▶ _Set problem_: In the passage on SQLJ and DB2 server extensions, which three statements does SQLJ not support?

Starting with Version 5.2, DB2 UDB includes a SQLJ run-time package (sqlj.runtime.*). For SQL statements that are unknown until execution time, SQLJ generates dynamic SQL and JDBC calls. For known queries, SQLJ uses static SQL and calls to the SQLJ run time. Applications with known schemas gain performance and security benefits from static SQL and precompiled queries. SQLJ uses exemplar schemas for schema validation and compile time type checking. Although it uses host variables, SQLJ isn't a clone of other embedded SQLs. For example, SQLJ doesn't support PREPARE, EXECUTE, or DESCRIBE.

SQLJ keeps track of execution context and connection context. There is an execution context associated with each executable SQL operation. The SQLJ run time uses get and set methods to check or change execution context attributes such as MaxRows, QueryTimeout, and UpdateCount. SQLJ manages multiple contexts and multiple schema connections, and permits session sharing between SQLJ and JDBC programs. SQLJ also provides result set iterators to navigate through query result sets. Iterators support binding to the database by column name or position. DB2 static checks iterator columns against exemplar schemas so iterator columns use Java types that map to the SQL types of query columns. SQLJ generates an accessor method for each column of an iterator and you can pass an iterator as a parameter to a method.

The fundamental benefits of SQLJ are optimization and security. The Java compiler optimizes source code, and DB2 precompiles and optimizes the SQL. By using SQLJ's profile customizer (db2profc), you can precompile SQL statements, call the SQLJ run time, and generate packages in DB2 databases.

UDFs and Stored Procedures

Some DBMS products use block-structured SQL dialects for storing procedures and functions in a database. The DB2 model is different because you write code using traditional programming languages. To implement a UDF or stored procedure, you compile a program and create a DLL, shared library, or Java classes. UDFs are SQL extensions registered with the database to provide a specific function, such as string processing and calculations. UDFs are often used to provide logic associated with user-defined types. UDFs do not use I/O streams or SQL statements. Stored procedures are programs that reside in the database and execute at the server. They can contain SQL statements and JDBC methods that access DB2 databases.

One issue to consider when developing server extensions is the tradeoff between performance and server stability. When you install extensions that execute in the server process address space, you avoid the overhead of context switching (executing instructions to switch to a different address space). Using in-process extensions delivers better performance, but at the risk of crashing the server or corrupting its data structures. DB2 gives you the choice of writing in-process (unfenced) or out-of-process (fenced) procedures and UDFs. It uses different directories to hold the libraries and Java classes that contain unfenced and fenced extensions. To install an unfenced UDF or stored procedure, you must have DBADM or SYSADM authority, or CREATE_NOT_FENCED authority on the database; see Figure 1.

▶ _Items_:
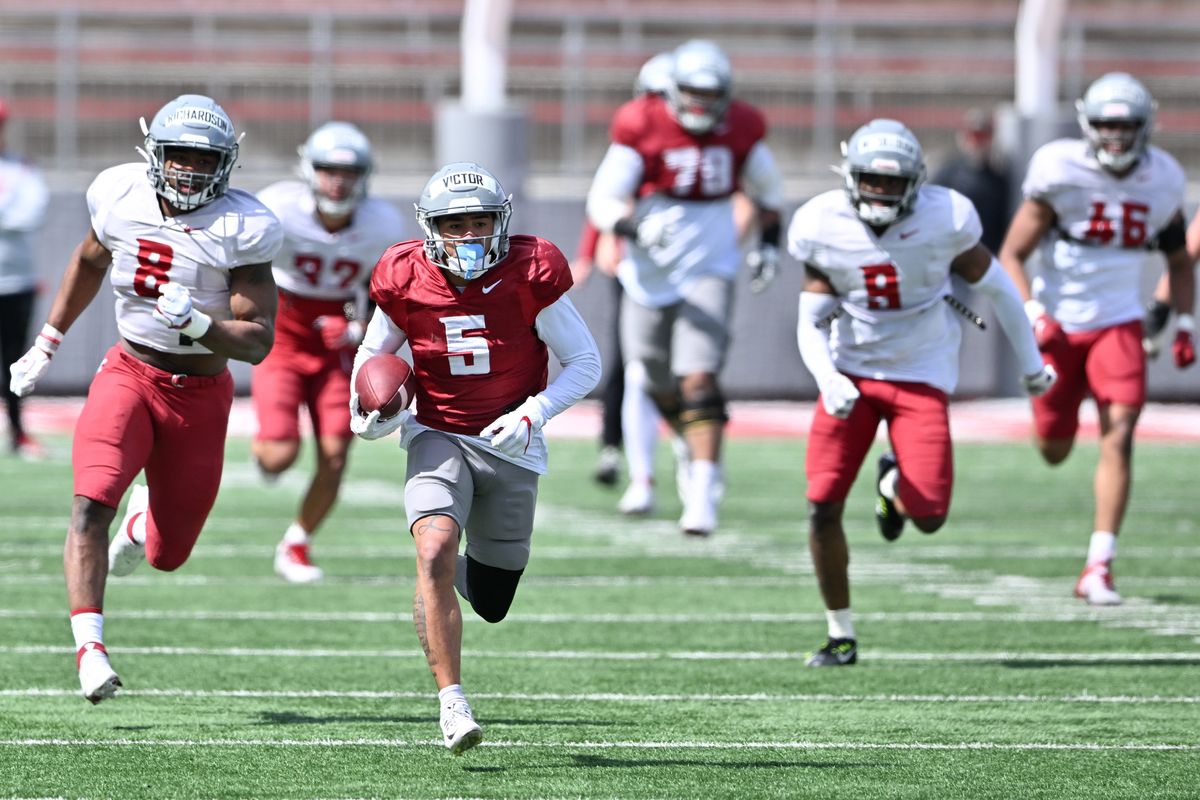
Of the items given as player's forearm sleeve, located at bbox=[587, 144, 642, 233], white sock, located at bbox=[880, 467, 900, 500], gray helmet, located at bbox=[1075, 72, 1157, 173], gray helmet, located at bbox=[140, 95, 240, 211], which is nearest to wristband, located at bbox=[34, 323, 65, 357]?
gray helmet, located at bbox=[140, 95, 240, 211]

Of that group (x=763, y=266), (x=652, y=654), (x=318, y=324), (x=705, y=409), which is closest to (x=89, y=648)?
(x=652, y=654)

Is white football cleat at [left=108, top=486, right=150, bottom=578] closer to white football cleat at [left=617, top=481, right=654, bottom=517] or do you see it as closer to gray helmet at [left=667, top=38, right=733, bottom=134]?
gray helmet at [left=667, top=38, right=733, bottom=134]

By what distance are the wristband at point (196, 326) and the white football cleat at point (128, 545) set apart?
941 millimetres

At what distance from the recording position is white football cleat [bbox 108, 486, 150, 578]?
6320mm

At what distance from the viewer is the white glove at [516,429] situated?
5125mm

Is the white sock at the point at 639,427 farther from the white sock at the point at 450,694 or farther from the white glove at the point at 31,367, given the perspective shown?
the white sock at the point at 450,694

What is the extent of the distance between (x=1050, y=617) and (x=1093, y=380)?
1.02 meters

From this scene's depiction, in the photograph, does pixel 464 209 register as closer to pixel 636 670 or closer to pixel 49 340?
pixel 49 340

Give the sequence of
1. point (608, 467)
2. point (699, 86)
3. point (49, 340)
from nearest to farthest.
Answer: point (49, 340)
point (699, 86)
point (608, 467)

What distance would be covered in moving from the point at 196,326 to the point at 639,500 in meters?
5.09

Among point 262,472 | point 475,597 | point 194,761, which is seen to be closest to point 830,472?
point 475,597

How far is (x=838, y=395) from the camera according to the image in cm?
637

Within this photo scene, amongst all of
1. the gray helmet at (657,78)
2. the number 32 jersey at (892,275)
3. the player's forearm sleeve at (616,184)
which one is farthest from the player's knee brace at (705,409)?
the number 32 jersey at (892,275)

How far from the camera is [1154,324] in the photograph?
844 centimetres
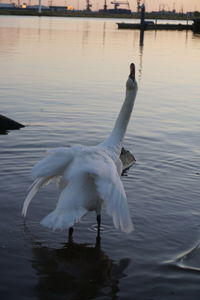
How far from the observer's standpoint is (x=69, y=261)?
23.3 ft

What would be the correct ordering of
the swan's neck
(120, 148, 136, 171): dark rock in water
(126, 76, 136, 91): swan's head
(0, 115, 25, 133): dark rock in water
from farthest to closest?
(0, 115, 25, 133): dark rock in water < (120, 148, 136, 171): dark rock in water < (126, 76, 136, 91): swan's head < the swan's neck

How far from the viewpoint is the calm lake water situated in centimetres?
651

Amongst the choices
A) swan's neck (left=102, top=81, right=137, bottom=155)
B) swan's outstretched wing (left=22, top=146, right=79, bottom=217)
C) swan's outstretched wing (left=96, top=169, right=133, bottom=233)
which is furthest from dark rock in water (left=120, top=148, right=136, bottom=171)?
swan's outstretched wing (left=96, top=169, right=133, bottom=233)

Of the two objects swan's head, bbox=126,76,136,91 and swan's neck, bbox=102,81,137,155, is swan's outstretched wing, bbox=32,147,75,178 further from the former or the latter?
swan's head, bbox=126,76,136,91

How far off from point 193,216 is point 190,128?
7651mm

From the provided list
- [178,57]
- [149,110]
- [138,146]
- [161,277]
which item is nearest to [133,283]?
[161,277]

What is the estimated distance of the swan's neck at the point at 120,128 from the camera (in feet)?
26.2

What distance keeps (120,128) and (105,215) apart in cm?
146

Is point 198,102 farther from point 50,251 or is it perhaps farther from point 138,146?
point 50,251

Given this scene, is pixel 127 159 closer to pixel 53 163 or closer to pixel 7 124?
pixel 7 124

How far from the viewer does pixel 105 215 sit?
874cm

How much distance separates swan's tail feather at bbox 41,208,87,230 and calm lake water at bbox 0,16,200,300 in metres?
0.78

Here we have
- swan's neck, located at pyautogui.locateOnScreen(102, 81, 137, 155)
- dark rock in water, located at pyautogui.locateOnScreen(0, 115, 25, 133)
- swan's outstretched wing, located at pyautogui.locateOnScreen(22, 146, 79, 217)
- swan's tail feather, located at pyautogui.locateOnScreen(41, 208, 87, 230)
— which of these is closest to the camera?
swan's tail feather, located at pyautogui.locateOnScreen(41, 208, 87, 230)

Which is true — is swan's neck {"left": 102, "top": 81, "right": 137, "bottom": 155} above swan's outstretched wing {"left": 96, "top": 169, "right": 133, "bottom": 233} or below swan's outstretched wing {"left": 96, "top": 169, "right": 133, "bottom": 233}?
above
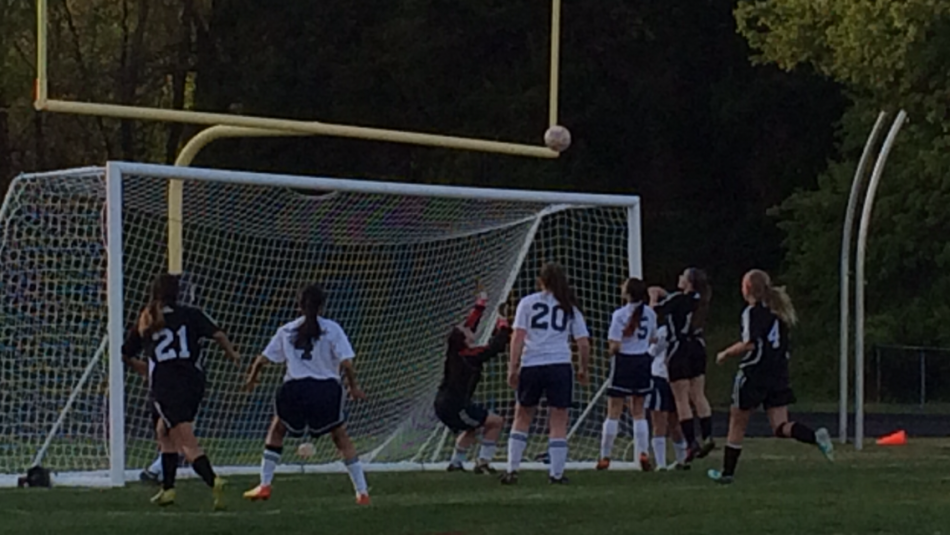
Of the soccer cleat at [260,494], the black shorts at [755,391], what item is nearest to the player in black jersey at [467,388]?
the black shorts at [755,391]

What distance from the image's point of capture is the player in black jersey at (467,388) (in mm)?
16906

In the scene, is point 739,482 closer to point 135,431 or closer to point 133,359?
point 133,359

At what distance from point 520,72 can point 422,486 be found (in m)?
26.2

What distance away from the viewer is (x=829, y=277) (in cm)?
3831

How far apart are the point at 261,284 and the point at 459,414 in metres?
3.84

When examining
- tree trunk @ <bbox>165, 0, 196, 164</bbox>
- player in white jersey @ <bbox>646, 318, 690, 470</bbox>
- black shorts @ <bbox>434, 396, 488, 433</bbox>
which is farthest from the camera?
tree trunk @ <bbox>165, 0, 196, 164</bbox>

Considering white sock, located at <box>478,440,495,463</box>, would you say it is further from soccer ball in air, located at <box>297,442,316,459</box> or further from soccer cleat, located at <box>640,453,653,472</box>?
soccer ball in air, located at <box>297,442,316,459</box>

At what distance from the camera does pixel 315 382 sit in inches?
526

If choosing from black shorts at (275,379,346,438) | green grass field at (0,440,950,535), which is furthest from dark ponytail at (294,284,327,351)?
green grass field at (0,440,950,535)

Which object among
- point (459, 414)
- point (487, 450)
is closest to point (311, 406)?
point (459, 414)

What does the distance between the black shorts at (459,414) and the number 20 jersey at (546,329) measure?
1611 millimetres

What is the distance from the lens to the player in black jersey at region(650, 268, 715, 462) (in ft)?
55.9

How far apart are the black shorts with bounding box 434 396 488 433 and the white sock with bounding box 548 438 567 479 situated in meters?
1.60

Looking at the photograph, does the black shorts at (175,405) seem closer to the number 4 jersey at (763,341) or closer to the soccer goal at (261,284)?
the soccer goal at (261,284)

▶ _Output of the exercise_: PREPARE, EXECUTE, and DESCRIBE.